Of course, we know today that Newton was experimenting with what we call "visible light." In 1800, William Herschel made a huge step in revealing that there was light outside what humans could see with their eyes with the discovery of infrared light. The prefix "infra" means "below" and "beyond," which makes sense as this type of light falls just outside the red color of visible light. Soon thereafter, Johann Ritter discovered light on the other end of the visible light spectrum and named it "ultraviolet."

The latter half of the 19th century and the early 20th century saw a rapid explosion of discoveries in the field of light, including identifying X-rays, and gamma rays. Important theoretical work by such scientists as James Clerk Maxwell and Albert Einstein helped piece together all of these discoveries and better understand what light is and how it behaves.

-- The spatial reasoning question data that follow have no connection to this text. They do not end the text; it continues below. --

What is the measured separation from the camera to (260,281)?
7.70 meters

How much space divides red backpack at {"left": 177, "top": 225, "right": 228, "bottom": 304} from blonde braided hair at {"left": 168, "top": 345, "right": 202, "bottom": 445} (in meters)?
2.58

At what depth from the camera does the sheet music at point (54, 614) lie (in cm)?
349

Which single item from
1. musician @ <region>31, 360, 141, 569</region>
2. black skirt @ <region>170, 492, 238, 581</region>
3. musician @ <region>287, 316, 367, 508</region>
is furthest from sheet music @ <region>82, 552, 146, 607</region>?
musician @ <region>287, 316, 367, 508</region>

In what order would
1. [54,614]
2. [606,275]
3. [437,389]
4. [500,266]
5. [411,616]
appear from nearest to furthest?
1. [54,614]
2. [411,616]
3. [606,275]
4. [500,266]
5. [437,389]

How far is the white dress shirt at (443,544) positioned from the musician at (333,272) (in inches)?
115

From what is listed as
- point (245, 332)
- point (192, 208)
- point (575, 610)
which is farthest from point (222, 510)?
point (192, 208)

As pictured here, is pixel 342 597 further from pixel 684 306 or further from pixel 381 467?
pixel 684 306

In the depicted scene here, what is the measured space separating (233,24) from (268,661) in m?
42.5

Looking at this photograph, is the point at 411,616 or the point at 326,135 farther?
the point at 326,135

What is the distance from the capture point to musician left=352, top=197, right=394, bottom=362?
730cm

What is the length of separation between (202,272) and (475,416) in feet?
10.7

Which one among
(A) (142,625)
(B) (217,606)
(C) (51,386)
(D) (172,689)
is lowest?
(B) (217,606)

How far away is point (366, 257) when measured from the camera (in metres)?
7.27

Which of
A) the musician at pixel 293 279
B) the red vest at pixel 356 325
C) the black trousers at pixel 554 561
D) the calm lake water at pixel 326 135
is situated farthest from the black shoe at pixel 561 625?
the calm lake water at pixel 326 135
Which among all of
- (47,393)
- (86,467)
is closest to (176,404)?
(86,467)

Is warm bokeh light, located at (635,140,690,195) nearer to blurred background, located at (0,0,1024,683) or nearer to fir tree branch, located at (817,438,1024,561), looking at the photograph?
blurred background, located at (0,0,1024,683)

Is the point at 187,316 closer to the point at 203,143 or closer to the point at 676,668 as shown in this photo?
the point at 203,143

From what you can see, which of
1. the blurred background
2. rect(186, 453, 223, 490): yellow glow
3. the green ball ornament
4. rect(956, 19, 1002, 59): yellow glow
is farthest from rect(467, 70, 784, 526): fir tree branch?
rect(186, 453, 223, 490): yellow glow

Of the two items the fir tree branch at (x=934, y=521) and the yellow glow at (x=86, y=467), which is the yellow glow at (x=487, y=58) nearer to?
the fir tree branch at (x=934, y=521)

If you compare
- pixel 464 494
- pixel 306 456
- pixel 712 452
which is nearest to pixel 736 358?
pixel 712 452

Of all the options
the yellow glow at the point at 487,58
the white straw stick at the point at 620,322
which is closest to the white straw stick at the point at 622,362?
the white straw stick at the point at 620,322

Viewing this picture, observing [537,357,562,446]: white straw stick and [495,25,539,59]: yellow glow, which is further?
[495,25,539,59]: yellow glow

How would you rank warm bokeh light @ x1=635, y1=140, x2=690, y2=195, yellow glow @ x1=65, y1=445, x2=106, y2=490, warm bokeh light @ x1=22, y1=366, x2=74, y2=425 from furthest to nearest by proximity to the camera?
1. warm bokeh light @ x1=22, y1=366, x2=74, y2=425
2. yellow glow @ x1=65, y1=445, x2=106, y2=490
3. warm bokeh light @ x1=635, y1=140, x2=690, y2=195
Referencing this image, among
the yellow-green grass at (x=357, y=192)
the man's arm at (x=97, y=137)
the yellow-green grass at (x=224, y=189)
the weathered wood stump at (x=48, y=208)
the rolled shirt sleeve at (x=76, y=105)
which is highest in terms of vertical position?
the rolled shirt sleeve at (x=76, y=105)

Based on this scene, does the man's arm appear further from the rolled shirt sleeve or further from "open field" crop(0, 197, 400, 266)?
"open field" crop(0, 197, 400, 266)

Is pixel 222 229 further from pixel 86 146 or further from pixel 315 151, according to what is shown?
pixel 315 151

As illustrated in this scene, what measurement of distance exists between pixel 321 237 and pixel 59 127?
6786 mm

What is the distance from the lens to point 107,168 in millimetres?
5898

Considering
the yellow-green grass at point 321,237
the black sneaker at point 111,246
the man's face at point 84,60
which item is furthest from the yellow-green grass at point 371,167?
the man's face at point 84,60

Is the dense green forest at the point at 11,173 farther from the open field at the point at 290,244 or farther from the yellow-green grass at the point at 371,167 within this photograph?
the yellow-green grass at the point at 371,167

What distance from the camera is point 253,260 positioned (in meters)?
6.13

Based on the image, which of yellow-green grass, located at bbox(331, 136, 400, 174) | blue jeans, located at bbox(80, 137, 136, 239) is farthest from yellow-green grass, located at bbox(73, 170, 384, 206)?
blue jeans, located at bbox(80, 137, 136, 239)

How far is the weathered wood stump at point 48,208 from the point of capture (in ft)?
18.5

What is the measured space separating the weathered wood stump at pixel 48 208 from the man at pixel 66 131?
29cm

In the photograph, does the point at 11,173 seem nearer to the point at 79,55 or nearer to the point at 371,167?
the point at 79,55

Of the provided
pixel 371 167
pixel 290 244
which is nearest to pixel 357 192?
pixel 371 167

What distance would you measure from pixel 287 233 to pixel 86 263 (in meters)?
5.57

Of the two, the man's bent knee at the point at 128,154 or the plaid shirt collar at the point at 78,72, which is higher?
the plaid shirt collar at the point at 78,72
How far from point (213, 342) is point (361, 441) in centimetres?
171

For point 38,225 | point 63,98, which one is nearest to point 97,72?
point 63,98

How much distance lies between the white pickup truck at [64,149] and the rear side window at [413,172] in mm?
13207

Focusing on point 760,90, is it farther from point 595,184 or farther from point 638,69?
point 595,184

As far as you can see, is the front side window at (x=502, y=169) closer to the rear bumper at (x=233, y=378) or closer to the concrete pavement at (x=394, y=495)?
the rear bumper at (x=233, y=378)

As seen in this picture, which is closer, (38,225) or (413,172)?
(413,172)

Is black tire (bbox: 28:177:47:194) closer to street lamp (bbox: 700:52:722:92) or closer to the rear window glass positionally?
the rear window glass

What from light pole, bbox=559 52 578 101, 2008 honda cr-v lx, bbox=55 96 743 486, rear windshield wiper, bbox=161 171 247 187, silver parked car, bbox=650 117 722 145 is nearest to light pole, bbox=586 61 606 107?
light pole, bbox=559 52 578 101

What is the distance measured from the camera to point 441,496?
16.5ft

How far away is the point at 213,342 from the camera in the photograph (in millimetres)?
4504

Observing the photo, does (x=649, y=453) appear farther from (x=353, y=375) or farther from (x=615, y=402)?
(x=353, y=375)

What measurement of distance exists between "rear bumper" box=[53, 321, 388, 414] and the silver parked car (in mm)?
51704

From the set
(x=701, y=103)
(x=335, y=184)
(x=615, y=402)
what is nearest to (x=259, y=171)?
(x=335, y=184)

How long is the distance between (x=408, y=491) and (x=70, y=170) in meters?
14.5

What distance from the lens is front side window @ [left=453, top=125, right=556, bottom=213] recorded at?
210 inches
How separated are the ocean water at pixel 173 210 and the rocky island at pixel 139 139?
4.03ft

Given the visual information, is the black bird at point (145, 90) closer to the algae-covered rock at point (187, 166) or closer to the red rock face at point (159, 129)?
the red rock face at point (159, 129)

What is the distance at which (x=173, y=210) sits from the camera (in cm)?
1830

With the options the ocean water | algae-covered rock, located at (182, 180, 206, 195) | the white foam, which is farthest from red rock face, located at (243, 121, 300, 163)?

Today, light in all its forms is used for countless applications. A vivid example of different types of light being used together is in modern astronomy. While visible light telescopes have been around since Galileo's time in the early 1600's, the last century has seen the development of telescopes in virtually every wavelength known. Telescopes such as NASA's Chandra X-ray Observatory could not be developed until rocket technology advanced far enough because the Earth's atmosphere blocks X-rays from space from reaching our planet's surface. Other types of light, including certain bands of infrared, ultraviolet, and gamma rays, are in the same situation. We are lucky to be in an era where astronomers can combine data from across the electromagnetic spectrum - from both telescopes on the ground and those in space. It's just one of the many ways that light helps us explore and learn about the world we live in and the Universe that surrounds us.